The success of the A-7 Corsair HUD was followed by a system for the H, M and N variants of the McDonnell Douglas A-4 SkyHawk. About 465 systems were delivered, from about 1970 to 1978 to the U.S and elsewhere. The system was distributed into the Pilot’s Display Unit (PDU), Video Signals Unit (VSU), High Voltage Power Supply (HVPSU) and the Electronics Unit (EU). It was recognised that all of the information used in the weapon aiming calculations was already being supplied to the HUD to draw the symbology format for the attack phase. A modified interface design, faster logic and expanded store in the waveform generator gave a very effective and self-contained, greatly improved, gun, bomb and missile sight and aiming system which could be installed in many different existing aircraft. Most importantly: because the unit had its own highly capable A to D interface, it could use the existing sensors, gyros, etc. in any aircraft without requiring major internal systems modifications in the aircraft.

As only one display and one weapon aiming format were required simultaneously the HUD Processor speed was found to be adequate for both tasks. An Air to Air gun aiming and a CCIP bombing mode were provided initially.

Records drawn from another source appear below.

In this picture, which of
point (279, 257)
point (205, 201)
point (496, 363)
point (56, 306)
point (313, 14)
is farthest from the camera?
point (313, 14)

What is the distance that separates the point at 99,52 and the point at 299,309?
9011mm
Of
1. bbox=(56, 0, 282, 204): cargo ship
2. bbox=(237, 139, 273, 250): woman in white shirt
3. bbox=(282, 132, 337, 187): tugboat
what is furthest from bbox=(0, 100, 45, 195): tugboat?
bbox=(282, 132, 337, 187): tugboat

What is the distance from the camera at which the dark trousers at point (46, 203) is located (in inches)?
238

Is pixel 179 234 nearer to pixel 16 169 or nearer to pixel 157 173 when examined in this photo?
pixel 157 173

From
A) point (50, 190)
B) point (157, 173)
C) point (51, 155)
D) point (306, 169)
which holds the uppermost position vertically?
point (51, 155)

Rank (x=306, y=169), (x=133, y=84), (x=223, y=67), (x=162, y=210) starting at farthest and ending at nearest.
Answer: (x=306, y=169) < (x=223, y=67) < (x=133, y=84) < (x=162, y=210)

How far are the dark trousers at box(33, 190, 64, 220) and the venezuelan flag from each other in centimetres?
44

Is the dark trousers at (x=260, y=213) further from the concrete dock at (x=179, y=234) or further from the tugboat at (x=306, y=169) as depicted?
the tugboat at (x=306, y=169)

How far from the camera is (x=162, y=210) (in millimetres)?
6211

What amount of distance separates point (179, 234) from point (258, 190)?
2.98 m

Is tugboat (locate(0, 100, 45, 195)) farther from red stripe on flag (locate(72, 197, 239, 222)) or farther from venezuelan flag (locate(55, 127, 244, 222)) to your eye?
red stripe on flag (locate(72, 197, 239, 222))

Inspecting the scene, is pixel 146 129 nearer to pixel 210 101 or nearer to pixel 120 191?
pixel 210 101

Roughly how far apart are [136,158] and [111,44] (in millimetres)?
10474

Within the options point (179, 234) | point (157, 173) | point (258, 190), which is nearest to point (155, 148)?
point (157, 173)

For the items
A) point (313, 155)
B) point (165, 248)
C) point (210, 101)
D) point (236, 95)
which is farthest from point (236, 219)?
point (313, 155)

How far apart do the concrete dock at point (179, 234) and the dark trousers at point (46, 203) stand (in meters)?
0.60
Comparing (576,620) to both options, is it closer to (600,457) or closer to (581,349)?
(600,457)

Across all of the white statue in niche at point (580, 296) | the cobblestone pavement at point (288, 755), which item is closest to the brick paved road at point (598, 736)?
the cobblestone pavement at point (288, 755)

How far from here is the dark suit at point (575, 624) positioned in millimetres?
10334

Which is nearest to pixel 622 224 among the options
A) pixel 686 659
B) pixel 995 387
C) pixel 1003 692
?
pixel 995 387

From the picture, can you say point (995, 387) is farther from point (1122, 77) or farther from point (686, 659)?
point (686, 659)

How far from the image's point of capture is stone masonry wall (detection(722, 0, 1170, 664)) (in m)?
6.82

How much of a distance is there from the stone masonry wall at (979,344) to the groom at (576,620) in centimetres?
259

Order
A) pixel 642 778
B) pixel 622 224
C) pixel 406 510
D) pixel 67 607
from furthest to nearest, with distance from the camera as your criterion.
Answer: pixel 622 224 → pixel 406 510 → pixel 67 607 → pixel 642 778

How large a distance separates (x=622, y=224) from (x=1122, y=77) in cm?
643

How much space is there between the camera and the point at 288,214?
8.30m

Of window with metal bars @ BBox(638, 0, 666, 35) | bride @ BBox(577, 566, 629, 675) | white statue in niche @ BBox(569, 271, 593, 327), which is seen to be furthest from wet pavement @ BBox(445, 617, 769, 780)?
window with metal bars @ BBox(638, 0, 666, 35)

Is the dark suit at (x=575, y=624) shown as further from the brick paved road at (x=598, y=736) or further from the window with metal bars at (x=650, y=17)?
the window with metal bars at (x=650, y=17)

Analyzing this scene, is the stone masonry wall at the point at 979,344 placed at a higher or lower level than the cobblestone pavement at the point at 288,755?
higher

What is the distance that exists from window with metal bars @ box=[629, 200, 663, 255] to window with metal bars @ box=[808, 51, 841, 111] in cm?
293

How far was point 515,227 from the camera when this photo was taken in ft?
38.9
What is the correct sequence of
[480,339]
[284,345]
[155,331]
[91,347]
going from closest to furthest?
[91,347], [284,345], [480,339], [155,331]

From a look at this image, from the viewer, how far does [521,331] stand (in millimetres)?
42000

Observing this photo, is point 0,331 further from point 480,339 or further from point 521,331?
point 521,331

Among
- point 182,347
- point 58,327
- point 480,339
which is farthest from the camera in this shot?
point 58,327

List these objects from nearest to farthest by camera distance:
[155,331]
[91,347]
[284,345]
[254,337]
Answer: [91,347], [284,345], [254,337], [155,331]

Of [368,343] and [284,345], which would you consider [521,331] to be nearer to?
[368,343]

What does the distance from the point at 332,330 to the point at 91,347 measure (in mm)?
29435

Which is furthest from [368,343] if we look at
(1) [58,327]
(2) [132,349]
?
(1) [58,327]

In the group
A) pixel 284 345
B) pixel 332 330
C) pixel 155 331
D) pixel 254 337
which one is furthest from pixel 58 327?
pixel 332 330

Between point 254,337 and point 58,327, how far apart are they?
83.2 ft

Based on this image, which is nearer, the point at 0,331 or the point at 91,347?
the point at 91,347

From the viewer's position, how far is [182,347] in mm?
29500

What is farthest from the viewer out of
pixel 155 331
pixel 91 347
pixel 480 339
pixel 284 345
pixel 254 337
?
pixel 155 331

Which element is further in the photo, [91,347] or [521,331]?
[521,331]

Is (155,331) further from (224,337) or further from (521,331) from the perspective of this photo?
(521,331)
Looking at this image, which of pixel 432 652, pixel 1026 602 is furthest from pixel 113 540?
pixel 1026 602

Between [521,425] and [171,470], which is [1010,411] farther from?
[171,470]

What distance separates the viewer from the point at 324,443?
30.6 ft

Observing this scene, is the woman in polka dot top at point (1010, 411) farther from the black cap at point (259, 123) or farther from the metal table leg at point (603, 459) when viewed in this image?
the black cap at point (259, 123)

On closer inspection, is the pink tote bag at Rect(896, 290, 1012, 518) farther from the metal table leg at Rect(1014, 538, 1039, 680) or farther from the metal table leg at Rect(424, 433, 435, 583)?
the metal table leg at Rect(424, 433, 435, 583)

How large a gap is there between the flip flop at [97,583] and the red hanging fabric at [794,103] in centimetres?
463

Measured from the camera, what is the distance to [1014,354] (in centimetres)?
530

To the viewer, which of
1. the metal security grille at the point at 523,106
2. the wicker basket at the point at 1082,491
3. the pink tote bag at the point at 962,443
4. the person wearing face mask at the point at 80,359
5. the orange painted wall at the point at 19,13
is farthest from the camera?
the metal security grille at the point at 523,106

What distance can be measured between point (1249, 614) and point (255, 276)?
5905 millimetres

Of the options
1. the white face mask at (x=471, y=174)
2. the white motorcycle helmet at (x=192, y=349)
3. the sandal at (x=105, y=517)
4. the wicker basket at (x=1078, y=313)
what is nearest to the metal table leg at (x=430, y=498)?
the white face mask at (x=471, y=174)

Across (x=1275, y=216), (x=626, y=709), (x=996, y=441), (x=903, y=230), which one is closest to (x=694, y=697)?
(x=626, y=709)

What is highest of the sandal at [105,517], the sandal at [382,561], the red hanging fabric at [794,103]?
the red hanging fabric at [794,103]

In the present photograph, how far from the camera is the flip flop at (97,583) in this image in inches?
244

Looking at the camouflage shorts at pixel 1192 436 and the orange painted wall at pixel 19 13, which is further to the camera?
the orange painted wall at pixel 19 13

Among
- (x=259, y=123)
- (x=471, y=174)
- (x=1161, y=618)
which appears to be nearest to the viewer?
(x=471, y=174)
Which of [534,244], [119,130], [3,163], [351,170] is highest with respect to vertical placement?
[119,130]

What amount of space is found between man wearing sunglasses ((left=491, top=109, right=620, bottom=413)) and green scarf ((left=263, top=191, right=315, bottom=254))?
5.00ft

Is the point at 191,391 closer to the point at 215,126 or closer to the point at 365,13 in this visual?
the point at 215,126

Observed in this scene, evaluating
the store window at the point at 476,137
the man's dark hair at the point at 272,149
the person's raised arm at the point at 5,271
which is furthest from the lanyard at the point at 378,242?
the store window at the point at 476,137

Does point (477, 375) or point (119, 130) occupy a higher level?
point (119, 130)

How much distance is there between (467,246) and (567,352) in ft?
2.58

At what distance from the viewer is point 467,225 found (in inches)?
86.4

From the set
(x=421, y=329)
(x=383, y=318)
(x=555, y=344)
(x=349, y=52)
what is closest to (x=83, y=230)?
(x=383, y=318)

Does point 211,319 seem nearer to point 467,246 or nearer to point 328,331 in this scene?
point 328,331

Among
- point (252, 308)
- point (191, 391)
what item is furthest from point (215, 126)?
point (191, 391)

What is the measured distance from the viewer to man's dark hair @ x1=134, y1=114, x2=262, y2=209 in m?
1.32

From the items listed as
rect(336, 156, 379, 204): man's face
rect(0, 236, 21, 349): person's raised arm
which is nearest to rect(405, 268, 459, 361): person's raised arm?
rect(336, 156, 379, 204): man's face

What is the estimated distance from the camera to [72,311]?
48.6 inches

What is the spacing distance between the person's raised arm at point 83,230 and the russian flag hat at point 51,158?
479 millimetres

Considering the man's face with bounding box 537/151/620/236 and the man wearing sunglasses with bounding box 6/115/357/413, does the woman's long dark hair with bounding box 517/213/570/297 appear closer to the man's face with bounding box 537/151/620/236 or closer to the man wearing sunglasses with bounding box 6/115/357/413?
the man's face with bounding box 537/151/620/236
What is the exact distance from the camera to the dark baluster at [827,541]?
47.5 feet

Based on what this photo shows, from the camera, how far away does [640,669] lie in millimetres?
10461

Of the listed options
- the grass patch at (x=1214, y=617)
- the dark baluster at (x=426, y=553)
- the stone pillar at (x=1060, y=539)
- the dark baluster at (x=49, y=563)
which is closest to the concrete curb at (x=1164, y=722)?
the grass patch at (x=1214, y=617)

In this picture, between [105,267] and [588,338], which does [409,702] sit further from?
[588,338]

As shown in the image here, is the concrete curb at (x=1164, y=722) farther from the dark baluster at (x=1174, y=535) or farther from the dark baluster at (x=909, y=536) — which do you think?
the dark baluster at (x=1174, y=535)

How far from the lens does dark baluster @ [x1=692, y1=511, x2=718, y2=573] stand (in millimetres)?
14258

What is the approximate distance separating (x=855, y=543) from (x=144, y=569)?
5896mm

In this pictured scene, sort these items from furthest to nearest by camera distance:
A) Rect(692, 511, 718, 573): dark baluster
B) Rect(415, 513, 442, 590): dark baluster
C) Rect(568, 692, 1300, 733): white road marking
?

The HUD Weapon Aiming Computer HUDWAC allowed a precise calculation of Lead Angle. The wider dynamic range of the HUD also permits closer matching of the pilot and airframe kinematics for target acquisition and tracking. This was a big advantage over even the most sophisticated Gyro Gunsight. It was now possible to give displays with better visualisation to the pilot with bullet line or tracer line and these ‘line cues’ increased the probability of a snapshoot against crossing targets over the ‘point’ cue fixed reticle. The HUD system for the US Marine Corps’ A-4M Skyhawk attack jet was the first product of this new concept a HUD weapon aiming computer or HUDWAC which proved to be a world first for the Company. In later designs the Program Store was increased to 4096 words and the Data Store to 128 words the weapon aiming capability was significantly increased. Such enhanced systems were flown on the Mirage Milan, the YF-16 and the YF-17. This system finally reached an 8k instruction PROM store.